■ WORK INSTRUCTION: Copy all of the data that follows without altering a word.

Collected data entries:
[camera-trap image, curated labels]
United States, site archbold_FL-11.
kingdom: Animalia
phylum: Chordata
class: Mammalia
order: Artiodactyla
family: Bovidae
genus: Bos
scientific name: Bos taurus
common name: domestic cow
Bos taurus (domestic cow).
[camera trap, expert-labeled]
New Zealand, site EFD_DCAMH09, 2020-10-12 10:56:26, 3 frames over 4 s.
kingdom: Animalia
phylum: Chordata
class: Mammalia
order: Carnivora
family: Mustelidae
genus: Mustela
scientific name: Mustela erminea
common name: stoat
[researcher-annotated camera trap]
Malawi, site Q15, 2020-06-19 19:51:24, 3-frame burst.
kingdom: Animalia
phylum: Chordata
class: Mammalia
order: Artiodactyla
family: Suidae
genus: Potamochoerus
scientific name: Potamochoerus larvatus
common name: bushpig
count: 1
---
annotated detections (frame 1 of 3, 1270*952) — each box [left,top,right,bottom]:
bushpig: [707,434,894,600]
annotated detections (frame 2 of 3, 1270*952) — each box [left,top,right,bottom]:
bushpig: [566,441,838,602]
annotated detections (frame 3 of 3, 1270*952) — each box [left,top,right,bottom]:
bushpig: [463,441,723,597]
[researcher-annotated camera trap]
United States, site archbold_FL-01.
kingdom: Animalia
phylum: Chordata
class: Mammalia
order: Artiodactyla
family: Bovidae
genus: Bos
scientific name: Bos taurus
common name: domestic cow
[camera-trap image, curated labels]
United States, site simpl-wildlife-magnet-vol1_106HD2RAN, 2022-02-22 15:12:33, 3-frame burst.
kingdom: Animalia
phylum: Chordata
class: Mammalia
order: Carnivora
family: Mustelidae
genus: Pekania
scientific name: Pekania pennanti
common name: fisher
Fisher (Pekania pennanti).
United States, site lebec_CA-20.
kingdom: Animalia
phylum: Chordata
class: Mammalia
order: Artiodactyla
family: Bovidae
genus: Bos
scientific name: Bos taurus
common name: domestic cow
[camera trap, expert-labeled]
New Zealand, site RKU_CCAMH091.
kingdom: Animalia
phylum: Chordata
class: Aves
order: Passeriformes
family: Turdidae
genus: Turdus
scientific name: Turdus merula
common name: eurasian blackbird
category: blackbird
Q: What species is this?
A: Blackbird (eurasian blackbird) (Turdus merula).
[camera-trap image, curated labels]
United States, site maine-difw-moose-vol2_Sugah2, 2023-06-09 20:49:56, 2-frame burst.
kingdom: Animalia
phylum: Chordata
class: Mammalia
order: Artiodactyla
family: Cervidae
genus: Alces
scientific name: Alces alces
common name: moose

■ THE ANSWER:
[camera-trap image, curated labels]
United States, site archbold_FL-11.
kingdom: Animalia
phylum: Chordata
class: Mammalia
order: Artiodactyla
family: Bovidae
genus: Bos
scientific name: Bos taurus
common name: domestic cow
Bos taurus (domestic cow).
[camera trap, expert-labeled]
New Zealand, site EFD_DCAMH09, 2020-10-12 10:56:26, 3 frames over 4 s.
kingdom: Animalia
phylum: Chordata
class: Mammalia
order: Carnivora
family: Mustelidae
genus: Mustela
scientific name: Mustela erminea
common name: stoat
[researcher-annotated camera trap]
Malawi, site Q15, 2020-06-19 19:51:24, 3-frame burst.
kingdom: Animalia
phylum: Chordata
class: Mammalia
order: Artiodactyla
family: Suidae
genus: Potamochoerus
scientific name: Potamochoerus larvatus
common name: bushpig
count: 1
---
annotated detections (frame 1 of 3, 1270*952) — each box [left,top,right,bottom]:
bushpig: [707,434,894,600]
annotated detections (frame 2 of 3, 1270*952) — each box [left,top,right,bottom]:
bushpig: [566,441,838,602]
annotated detections (frame 3 of 3, 1270*952) — each box [left,top,right,bottom]:
bushpig: [463,441,723,597]
[researcher-annotated camera trap]
United States, site archbold_FL-01.
kingdom: Animalia
phylum: Chordata
class: Mammalia
order: Artiodactyla
family: Bovidae
genus: Bos
scientific name: Bos taurus
common name: domestic cow
[camera-trap image, curated labels]
United States, site simpl-wildlife-magnet-vol1_106HD2RAN, 2022-02-22 15:12:33, 3-frame burst.
kingdom: Animalia
phylum: Chordata
class: Mammalia
order: Carnivora
family: Mustelidae
genus: Pekania
scientific name: Pekania pennanti
common name: fisher
Fisher (Pekania pennanti).
United States, site lebec_CA-20.
kingdom: Animalia
phylum: Chordata
class: Mammalia
order: Artiodactyla
family: Bovidae
genus: Bos
scientific name: Bos taurus
common name: domestic cow
[camera trap, expert-labeled]
New Zealand, site RKU_CCAMH091.
kingdom: Animalia
phylum: Chordata
class: Aves
order: Passeriformes
family: Turdidae
genus: Turdus
scientific name: Turdus merula
common name: eurasian blackbird
category: blackbird
Q: What species is this?
A: Blackbird (eurasian blackbird) (Turdus merula).
[camera-trap image, curated labels]
United States, site maine-difw-moose-vol2_Sugah2, 2023-06-09 20:49:56, 2-frame burst.
kingdom: Animalia
phylum: Chordata
class: Mammalia
order: Artiodactyla
family: Cervidae
genus: Alces
scientific name: Alces alces
common name: moose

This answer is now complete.